A majority of today’s calf nutrition programs can be identified as either conventional or intensive. Conventional feeding generally offers one gallon of pasteurized milk per day or 8 to 10 ounces of a 20/20 milk replacer twice a day. The intensive program gradually ramps up the calves to reach 1 gallon of pasteurized milk or 16 ounces of 26/18 milk replacer twice a day.
Research has shown that intensive milk feeding programs have a number of benefits, such as:
- Improved health
- Increased average daily gains in the pre-weaning period
- Decreased time to breeding size
- Decreased age at first calving
- Possible link to increase in milk production
A recent study at Michigan State University concluded that, when comparing a conventional and an intensive milk replacer, calves fed the accelerated program gained 0.44l pounds per day more pre-weaning. The calves fed the intensive program were also ready to breed 31 days earlier.

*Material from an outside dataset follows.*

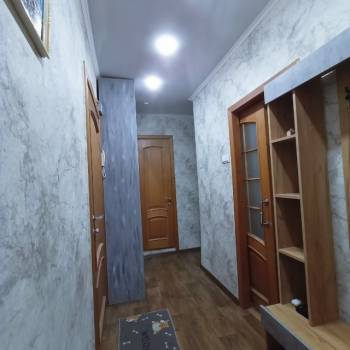 Сдается 2-х комнатная квартира, 50 м²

Likewise, a study published in the Journal of Dairy Science showed similar pre-weaning results when comparing the two feeding programs and also showed that intensive feeding decreases age at first calving. By increasing the amount of nutrients available to the calf, it makes sense that the calf would grow and develop more rapidly than those fed conventionally.

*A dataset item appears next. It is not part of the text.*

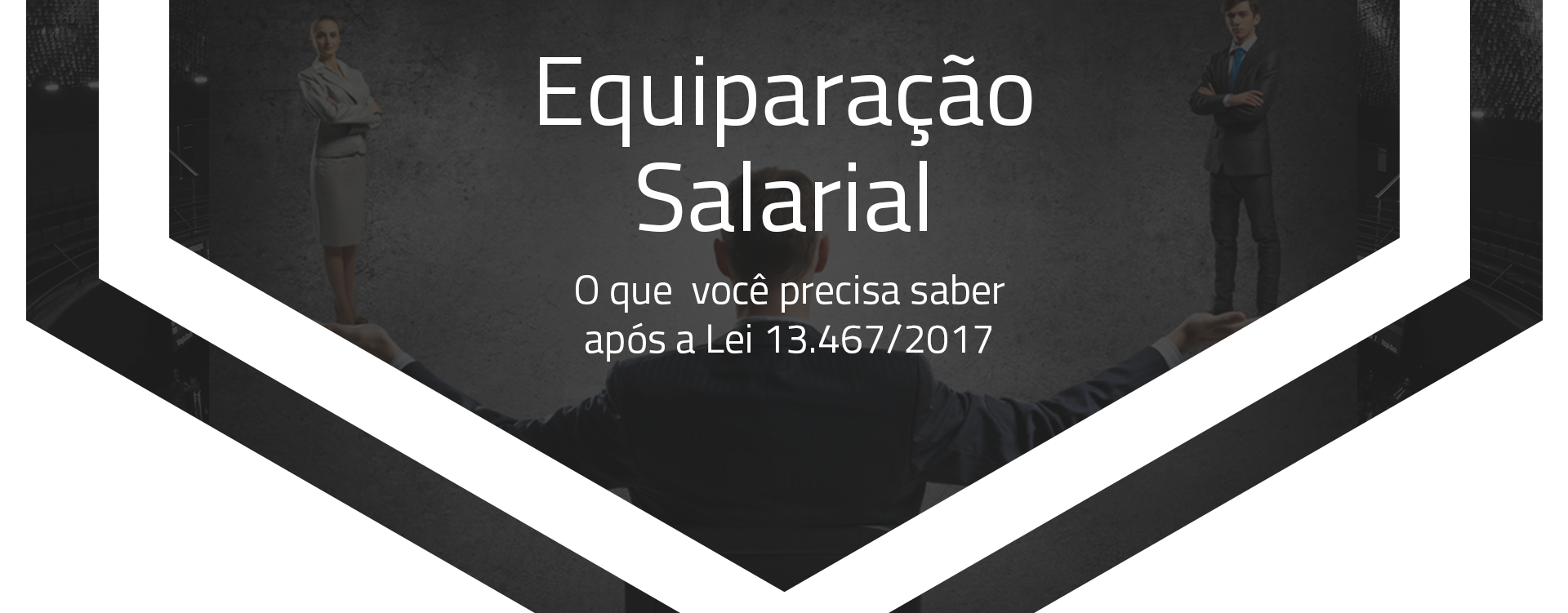 equiparação-salarial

In addition to these improvements in performance, higher planes of nutrition may also offer immune benefits.
Dr. Mike Van Amburgh, Cornell University, suggests that an intensive feeding program boosts nutrient intake above maintenance requirements. This accounts for the effects of season and ambient temperature, resulting in less dehydration during heat stress and less energy lost due to cold stress.
From a practical standpoint, I have observed some of these benefits in my own personal experiences with feeding calves. I noticed that increased nutrient intakes often correlated with a decrease in the frequency and duration of sick calves. This, of course, also meant fewer treatments. When a farm transitions to an intensive feeding program, it’s rare that I see them turn back to conventional feeding.
Intensive feeding is a big investment with increased milk volume inputs, but you need to look at the big picture. With increased performance and immunity, matched with strong overall management, the investment can have significant payoffs.